Published October 1, 2024 | Version 1.0
Dataset Open

Data and Processing from "Carbon-centric dynamics of Earth's marine phytoplankton"

  • 1. ROR icon Dalhousie University

Contributors

Researcher:

Supervisor:

  • 1. ROR icon Dalhousie University

Description

Brief Summary:
This documentation is for associated data and code for: 
A. Stoer, K. Fennel, Carbon-centric dynamics of Earth's marine phytoplankton. Proceedings of the National Academy of Sciences (2024).
 
To cite this software and data, please use:
A. Stoer, K. Fennel, Data and processing from "Carbon-centric dynamics of Earth's marine phytoplankton". Zenodo. https://doi.org/10.5281/zenodo.10949682. Deposited 1 October 2024.
 
List of folders and subfolders and what they contain:
  1. raw data: Contains raw data used in the analysis. This folder does not contain the satellite imagery, which will need to be downloaded from the NASA Ocean Color website (https://oceancolor.gsfc.nasa.gov/).
    1. bgc-argo float data (subfolder): Includes Argo data from its original source or put into a similar Argo format
    2. global region data (subfolder): Includes data used to subset the Argo profiles into each 10deg lat region and basin.
    3. graff et al 2015 data (subfolder): Include the data digitized from Graff et al.'s Fig. 2.
  2. processed data: data processing by this study (Stoer and Fennel, 2024)
    1. processed bgc-argo data (subfolder): A binned processed file is present for each Argo float used in the analysis. Note these files include those describe in Table S1 (these are later processed in "3_stock_bloom_calc.py")
    2. processed satellite data (subfolder): includes a 10-deg latitude averaged for each satellite image processed (called "chl_sat_df_merged.csv"). This is later used to calculate a satellite chlorophyll-a climatology in "3_stock_bloom_calc.py".

========

Your tasks:
1: According to the dataset documentation, where does the satellite imagery need to be downloaded from?
2: Resume the dataset documentation after its last sentence, keeping the same format.

========

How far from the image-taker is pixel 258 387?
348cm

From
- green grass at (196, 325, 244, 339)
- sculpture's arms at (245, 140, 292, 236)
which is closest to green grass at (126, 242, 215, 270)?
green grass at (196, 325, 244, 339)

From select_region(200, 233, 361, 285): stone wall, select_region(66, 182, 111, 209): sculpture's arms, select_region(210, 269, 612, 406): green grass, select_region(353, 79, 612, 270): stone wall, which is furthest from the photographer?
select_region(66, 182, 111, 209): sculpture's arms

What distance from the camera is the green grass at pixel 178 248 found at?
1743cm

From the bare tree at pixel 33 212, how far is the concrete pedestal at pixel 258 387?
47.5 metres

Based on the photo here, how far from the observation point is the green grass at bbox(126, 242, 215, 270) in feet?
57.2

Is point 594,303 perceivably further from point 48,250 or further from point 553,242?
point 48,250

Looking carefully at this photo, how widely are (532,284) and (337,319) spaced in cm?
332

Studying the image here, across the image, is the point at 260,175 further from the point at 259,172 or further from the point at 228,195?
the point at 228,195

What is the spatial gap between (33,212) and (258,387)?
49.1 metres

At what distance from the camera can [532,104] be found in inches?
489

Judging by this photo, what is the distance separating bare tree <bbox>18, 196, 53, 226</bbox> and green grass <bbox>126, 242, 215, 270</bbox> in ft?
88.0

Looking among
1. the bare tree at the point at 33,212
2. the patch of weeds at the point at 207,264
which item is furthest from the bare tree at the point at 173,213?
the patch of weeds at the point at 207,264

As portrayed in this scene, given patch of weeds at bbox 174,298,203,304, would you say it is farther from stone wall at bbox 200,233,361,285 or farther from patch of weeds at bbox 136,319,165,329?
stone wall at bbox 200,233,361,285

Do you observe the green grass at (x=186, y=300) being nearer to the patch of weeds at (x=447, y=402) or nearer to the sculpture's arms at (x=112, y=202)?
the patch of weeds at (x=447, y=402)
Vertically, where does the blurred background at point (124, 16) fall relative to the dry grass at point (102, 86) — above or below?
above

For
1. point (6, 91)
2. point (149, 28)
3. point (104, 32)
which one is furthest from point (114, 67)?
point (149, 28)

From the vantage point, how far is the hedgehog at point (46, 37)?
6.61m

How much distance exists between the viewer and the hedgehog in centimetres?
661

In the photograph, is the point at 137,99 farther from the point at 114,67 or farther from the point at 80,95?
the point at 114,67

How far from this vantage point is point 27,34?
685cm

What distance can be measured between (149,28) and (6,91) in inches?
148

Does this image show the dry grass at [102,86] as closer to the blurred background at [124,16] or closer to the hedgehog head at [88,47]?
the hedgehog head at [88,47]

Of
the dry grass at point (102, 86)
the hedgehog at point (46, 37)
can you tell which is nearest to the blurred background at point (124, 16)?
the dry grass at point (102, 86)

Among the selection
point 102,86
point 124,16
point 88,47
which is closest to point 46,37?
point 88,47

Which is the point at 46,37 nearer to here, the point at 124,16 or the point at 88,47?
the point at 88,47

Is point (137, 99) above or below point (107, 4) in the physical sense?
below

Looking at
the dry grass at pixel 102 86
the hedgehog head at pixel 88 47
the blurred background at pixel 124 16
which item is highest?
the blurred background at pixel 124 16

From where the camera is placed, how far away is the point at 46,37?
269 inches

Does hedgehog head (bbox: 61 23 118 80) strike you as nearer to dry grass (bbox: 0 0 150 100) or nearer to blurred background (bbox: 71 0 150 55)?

========

Answers to the exercise:
1: The NASA Ocean Color website (https://oceancolor.gsfc.nasa.gov/).

2:
    3. processed chla-irrad data (subfolder): includes the quality-controlled light diffuse attenuation data coupled with the chlorophyll-a fluorescence data to calculate slope factor corrections (the file is called "processed chla-irrad data.csv").
    4. processed topography data (subfolder): includes smoothed topography data (file named "ETOPO_2022_v1_60s_N90W180_surface_mod.tiff").
  3. software:
    1. 0_ftp_argo_data_download.py: This program downloads the Argo data from the Global Data Assembly Center's FTP. Running this program will provide new Argo float profiles. However, there will be new floats and profiles present if downloaded. This will not match the historical record of Argo floats used in this analysis but could be useful for replicating this analysis when more data becomes available. The historical record of BGC-Argo floats are present in "/raw data/bgc-argo float data/" path. If you wish to downloaded other float data, see Gordon et al. (2020), Hamilton and Leidos (2017) and the data from the misclab website (https://misclab.umeoce.maine.edu/floats/).
    2. 1_argo_data_processing.py: This program quality-controls and bins the biogeochemical data into a consistent format. This includes corrections and checks, like the spike/noise test or the non-photochemical quenching correction.
    3. 2_sat_data_processing.py: this program processes the satellite data downloaded from the NASA Ocean Color website.
    4. 3_stock_bloom_calc.py: this is the main program used to described the results of the study. The program takes the processed Argo data and groups it into regions and calculates slope factors, phytoplankton carbon & chlorophyll-a, global stocks, and bloom metrics.
    5. 4_stock_calc_longhurst_province.py: This program repeats the global stocks calculations performed in "3_stock_bloom_calc.py" but bases the grouping on Longhurst Biogeochemical Provinces.
How to Replicate this Analysis:
Each program should be run in the order listed above. Path names where the data files have been downloaded will need to be updated in the code.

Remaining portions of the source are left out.